# Extracted records

·····

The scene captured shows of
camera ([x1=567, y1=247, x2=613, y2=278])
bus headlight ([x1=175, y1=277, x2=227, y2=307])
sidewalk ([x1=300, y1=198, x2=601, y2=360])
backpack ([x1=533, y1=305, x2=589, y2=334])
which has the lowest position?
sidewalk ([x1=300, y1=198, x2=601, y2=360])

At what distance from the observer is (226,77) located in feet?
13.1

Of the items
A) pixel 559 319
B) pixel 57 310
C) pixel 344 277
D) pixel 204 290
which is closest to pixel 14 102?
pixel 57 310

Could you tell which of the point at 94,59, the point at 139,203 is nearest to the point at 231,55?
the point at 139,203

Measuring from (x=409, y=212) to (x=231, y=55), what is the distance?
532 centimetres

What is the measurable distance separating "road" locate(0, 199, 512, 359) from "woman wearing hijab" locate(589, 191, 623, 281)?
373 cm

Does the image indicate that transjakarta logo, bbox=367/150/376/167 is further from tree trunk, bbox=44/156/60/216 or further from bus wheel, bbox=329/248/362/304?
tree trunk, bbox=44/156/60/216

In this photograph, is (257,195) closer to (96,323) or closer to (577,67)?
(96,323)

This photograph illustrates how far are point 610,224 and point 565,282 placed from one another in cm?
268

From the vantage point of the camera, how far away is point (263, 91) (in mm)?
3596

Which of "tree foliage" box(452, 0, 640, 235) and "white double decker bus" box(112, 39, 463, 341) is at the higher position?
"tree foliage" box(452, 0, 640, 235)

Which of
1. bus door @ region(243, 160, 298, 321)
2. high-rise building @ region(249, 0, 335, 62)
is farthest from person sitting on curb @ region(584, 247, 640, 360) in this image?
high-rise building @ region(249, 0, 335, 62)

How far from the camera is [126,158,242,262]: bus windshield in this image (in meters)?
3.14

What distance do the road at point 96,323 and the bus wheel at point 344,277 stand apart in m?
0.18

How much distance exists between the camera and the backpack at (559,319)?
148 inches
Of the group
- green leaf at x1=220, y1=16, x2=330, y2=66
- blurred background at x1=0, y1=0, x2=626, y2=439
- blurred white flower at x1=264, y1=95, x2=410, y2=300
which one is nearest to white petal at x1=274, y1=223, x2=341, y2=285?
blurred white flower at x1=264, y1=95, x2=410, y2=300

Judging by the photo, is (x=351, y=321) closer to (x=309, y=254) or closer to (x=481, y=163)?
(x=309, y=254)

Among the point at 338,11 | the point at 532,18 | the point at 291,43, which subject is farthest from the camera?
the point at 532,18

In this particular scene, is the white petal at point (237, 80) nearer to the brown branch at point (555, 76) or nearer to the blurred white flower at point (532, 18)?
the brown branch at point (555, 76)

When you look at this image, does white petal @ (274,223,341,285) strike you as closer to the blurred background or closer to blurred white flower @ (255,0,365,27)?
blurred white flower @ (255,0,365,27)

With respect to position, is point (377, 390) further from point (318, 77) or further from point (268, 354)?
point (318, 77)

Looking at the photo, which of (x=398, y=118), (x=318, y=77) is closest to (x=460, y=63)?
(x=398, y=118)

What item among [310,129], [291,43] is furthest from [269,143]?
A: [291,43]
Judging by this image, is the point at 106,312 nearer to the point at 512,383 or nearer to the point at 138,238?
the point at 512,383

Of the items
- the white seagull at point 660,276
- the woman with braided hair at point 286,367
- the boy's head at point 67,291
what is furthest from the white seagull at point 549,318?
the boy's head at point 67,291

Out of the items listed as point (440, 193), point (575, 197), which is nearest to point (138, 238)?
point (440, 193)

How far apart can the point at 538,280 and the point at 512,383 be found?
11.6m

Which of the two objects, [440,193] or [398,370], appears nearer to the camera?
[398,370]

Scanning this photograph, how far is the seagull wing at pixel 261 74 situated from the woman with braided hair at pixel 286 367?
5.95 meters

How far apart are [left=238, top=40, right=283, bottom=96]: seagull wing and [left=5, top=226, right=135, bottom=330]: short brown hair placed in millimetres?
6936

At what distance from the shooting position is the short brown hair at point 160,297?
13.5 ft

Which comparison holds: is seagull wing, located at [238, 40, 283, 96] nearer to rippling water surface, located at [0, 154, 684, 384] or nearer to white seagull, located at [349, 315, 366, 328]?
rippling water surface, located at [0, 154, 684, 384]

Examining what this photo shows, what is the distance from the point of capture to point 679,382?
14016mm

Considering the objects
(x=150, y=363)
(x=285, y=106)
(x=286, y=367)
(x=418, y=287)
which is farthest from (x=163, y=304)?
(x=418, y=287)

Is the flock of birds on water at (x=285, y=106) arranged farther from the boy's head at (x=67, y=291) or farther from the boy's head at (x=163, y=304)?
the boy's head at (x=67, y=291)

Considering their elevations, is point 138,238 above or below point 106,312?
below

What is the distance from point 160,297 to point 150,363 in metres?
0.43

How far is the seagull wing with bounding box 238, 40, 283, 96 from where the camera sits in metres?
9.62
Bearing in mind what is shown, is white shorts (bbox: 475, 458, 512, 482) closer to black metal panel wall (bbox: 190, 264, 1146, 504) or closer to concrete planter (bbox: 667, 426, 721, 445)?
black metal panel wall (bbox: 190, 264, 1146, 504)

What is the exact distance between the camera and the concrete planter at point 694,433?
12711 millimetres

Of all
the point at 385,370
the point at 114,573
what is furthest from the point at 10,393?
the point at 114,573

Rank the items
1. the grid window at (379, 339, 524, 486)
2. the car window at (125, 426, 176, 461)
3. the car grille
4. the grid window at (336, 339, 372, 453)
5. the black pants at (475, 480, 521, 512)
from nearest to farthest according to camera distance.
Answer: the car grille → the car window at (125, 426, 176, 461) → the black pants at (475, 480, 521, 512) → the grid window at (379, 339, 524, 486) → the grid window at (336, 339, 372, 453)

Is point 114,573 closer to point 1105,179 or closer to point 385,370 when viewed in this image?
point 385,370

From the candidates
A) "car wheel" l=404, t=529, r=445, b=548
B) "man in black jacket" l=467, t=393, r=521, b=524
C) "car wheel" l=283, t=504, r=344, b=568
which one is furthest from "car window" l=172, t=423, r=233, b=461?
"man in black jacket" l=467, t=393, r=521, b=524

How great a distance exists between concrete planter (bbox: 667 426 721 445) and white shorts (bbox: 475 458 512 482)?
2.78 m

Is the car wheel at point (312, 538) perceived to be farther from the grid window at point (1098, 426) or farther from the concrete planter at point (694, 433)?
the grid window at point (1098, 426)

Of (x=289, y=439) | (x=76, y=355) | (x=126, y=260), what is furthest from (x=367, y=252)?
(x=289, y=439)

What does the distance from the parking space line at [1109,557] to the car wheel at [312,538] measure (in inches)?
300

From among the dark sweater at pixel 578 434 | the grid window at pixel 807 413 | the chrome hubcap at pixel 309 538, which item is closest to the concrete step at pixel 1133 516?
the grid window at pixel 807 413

·····

# AIM OF THE TASK
Please repeat all of the rows above, swapping "photograph" for "scene" wherever it occurs and changing nothing else.

# REPLY
The scene captured shows of
camera ([x1=567, y1=247, x2=613, y2=278])
bus headlight ([x1=175, y1=277, x2=227, y2=307])
sidewalk ([x1=300, y1=198, x2=601, y2=360])
backpack ([x1=533, y1=305, x2=589, y2=334])
which has the lowest position?
sidewalk ([x1=300, y1=198, x2=601, y2=360])

At what distance from the observer is (226,77) located in feet?
13.1

Of the items
A) pixel 559 319
B) pixel 57 310
C) pixel 344 277
D) pixel 204 290
which is closest to pixel 14 102?
pixel 57 310

Could you tell which of the point at 94,59, the point at 139,203 is nearest to the point at 231,55?
the point at 139,203

Measuring from (x=409, y=212) to (x=231, y=55), what is the distance?
532 centimetres

What is the measurable distance separating "road" locate(0, 199, 512, 359) from "woman wearing hijab" locate(589, 191, 623, 281)?
373 cm

Does the image indicate that transjakarta logo, bbox=367/150/376/167 is further from tree trunk, bbox=44/156/60/216 or further from bus wheel, bbox=329/248/362/304?
tree trunk, bbox=44/156/60/216

In this scene, is (257,195) closer to (96,323) or closer to (577,67)?
(96,323)

This scene illustrates how far are point 610,224 and point 565,282 placed from one another in cm?
268

From the vantage point of the camera, how far away is point (263, 91) (in mm)?
3596

Which of "tree foliage" box(452, 0, 640, 235) and "white double decker bus" box(112, 39, 463, 341) is at the higher position?
"tree foliage" box(452, 0, 640, 235)

Which of
1. bus door @ region(243, 160, 298, 321)
2. high-rise building @ region(249, 0, 335, 62)
is farthest from person sitting on curb @ region(584, 247, 640, 360) in this image?
high-rise building @ region(249, 0, 335, 62)

How far from the camera is [126,158,242,262]: bus windshield in this image (in meters)?
3.14

What distance do the road at point 96,323 and the bus wheel at point 344,277 stand apart in m?
0.18

How much distance exists between the camera and the backpack at (559,319)?
148 inches
Of the group
- green leaf at x1=220, y1=16, x2=330, y2=66
- blurred background at x1=0, y1=0, x2=626, y2=439
- blurred white flower at x1=264, y1=95, x2=410, y2=300
which one is nearest to white petal at x1=274, y1=223, x2=341, y2=285?
blurred white flower at x1=264, y1=95, x2=410, y2=300

Judging by the photo, is (x=351, y=321) closer to (x=309, y=254) or closer to (x=481, y=163)?
(x=309, y=254)

Among the point at 338,11 | the point at 532,18 | the point at 291,43, which subject is farthest from the camera?
the point at 532,18

In this particular scene, is the white petal at point (237, 80) nearer to the brown branch at point (555, 76) or nearer to the blurred white flower at point (532, 18)?
the brown branch at point (555, 76)

When you look at this image, does white petal @ (274,223,341,285) strike you as closer to the blurred background or closer to blurred white flower @ (255,0,365,27)?
blurred white flower @ (255,0,365,27)

With respect to position, is point (377, 390) further from point (318, 77) or further from point (268, 354)?
point (318, 77)

Looking at the photo, which of (x=398, y=118), (x=318, y=77) is closest to (x=460, y=63)?
(x=398, y=118)

What item among [310,129], [291,43] is furthest from [269,143]?
A: [291,43]
Judging by this image, is the point at 106,312 nearer to the point at 512,383 or nearer to the point at 138,238?
the point at 512,383

Of the items
- the white seagull at point 660,276
- the woman with braided hair at point 286,367
- the boy's head at point 67,291
what is furthest from the white seagull at point 549,318?
the boy's head at point 67,291

Out of the items listed as point (440, 193), point (575, 197), which is nearest to point (138, 238)?
point (440, 193)

How far apart can the point at 538,280 and the point at 512,383 be found?
11.6m

Which of the two objects, [440,193] or [398,370], appears nearer to the camera?
[398,370]

Scanning this scene, how far is the seagull wing at pixel 261 74 situated from the woman with braided hair at pixel 286 367?
5.95 meters

How far apart are [left=238, top=40, right=283, bottom=96]: seagull wing and [left=5, top=226, right=135, bottom=330]: short brown hair placed in millimetres?
6936

At what distance from the shooting position is the short brown hair at point 160,297?
13.5 ft

Which comparison holds: is seagull wing, located at [238, 40, 283, 96] nearer to rippling water surface, located at [0, 154, 684, 384] or nearer to white seagull, located at [349, 315, 366, 328]?
rippling water surface, located at [0, 154, 684, 384]

Examining what this photo shows, what is the distance from the point of capture to point 679,382?
14016mm

Considering the objects
(x=150, y=363)
(x=285, y=106)
(x=286, y=367)
(x=418, y=287)
which is farthest from (x=163, y=304)?
(x=418, y=287)

Is the flock of birds on water at (x=285, y=106) arranged farther from the boy's head at (x=67, y=291) or farther from the boy's head at (x=163, y=304)?
the boy's head at (x=67, y=291)

Considering their elevations, is point 138,238 above or below point 106,312?
below

What is the distance from point 160,297 to point 150,363 in metres?
0.43

How far is the seagull wing with bounding box 238, 40, 283, 96 from where the camera sits in metres?
9.62
Bearing in mind what is shown, is white shorts (bbox: 475, 458, 512, 482) closer to black metal panel wall (bbox: 190, 264, 1146, 504) or closer to concrete planter (bbox: 667, 426, 721, 445)?
black metal panel wall (bbox: 190, 264, 1146, 504)

What is the exact distance between the camera and the concrete planter at point 694,433?
12711 millimetres

Of all
the point at 385,370
the point at 114,573
what is furthest from the point at 10,393?
the point at 114,573

Rank the items
1. the grid window at (379, 339, 524, 486)
2. the car window at (125, 426, 176, 461)
3. the car grille
4. the grid window at (336, 339, 372, 453)
5. the black pants at (475, 480, 521, 512)
from nearest to farthest according to camera distance.
Answer: the car grille → the car window at (125, 426, 176, 461) → the black pants at (475, 480, 521, 512) → the grid window at (379, 339, 524, 486) → the grid window at (336, 339, 372, 453)

Is point 114,573 closer to point 1105,179 or closer to point 385,370 when viewed in this image?
point 385,370

From the candidates
A) "car wheel" l=404, t=529, r=445, b=548
B) "man in black jacket" l=467, t=393, r=521, b=524
C) "car wheel" l=283, t=504, r=344, b=568
which one is furthest from "car window" l=172, t=423, r=233, b=461?
"man in black jacket" l=467, t=393, r=521, b=524

How great a distance exists between concrete planter (bbox: 667 426 721 445) and white shorts (bbox: 475 458 512 482)?
2.78 m

Is the car wheel at point (312, 538) perceived to be farther from the grid window at point (1098, 426) or farther from the concrete planter at point (694, 433)?
the grid window at point (1098, 426)

Of (x=289, y=439) | (x=76, y=355) | (x=126, y=260), what is furthest from (x=367, y=252)?
(x=289, y=439)

What does the distance from the parking space line at [1109,557] to the car wheel at [312,538] measure (in inches)?
300

From among the dark sweater at pixel 578 434 | the grid window at pixel 807 413 | the chrome hubcap at pixel 309 538, which item is closest to the concrete step at pixel 1133 516?
the grid window at pixel 807 413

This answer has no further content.